Very interesting. The integral [tex] \int^\infty_{-\infty}e^{2\pi ikx} dx [/tex] does in some ways behave like a delta function. And the delta function is an ideal function. However it's own Fourier transform is an exponential, which is a real funtion. The Fourier transform as an operator on Hilbert space is unitary, and squares to -1. Neither the delta function nor the exponential function are in Hilbert space, the latter because it doesn't satisfy boundary conditions, and the former because it isn't even a funtion. The idea is very informal and lacks rigour. I have never seen it given a rigorous basis.HallsofIvy said:Suppose you were to ask for the Fourier Series for f(x)= cos(x)?

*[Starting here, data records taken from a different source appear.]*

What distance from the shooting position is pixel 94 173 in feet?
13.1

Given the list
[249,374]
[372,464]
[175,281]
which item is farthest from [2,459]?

Since the Fourier Series is, by definition, a sum of sines and cosines that add to f(x).
Since f(x)= cos(x), its Fourier series coefficients are just a1= 1, all other coefficients are 0. The delta "function" (it's really a "distribution" or "generalized function") is the functional version of that.
The Fourier transform of exp(ix) is a delta function because it represents a pure sinusoidal wave with a frequency of x. This means that all other frequencies are zero, resulting in a single spike at the frequency x in the frequency domain, which is the definition of a delta function.
The Fourier transform of exp(ix) demonstrates the properties of the Fourier transform, such as linearity, time and frequency shifting, and convolution. It also shows the duality between the time and frequency domains, as the delta function in the frequency domain corresponds to a pure sinusoidal wave in the time domain.
The Fourier transform of exp(ix) is essential in signal processing because it allows us to decompose signals into their constituent frequencies. This is useful in analyzing signals, filtering out unwanted frequencies, and designing communication systems.
Yes, the Fourier transform of exp(ix) is a special case of the Fourier transform and can be generalized to other functions. It is a fundamental tool in mathematics and has various applications in physics, engineering, and other fields.
The Fourier transform of exp(ix) is orthogonal to all other functions in the frequency domain, except for multiples of itself. This is because it represents a pure sinusoidal wave with a single frequency, which is orthogonal to all other frequencies. This property is crucial in the analysis of signals and systems, where orthogonality is used to simplify calculations and find unique solutions.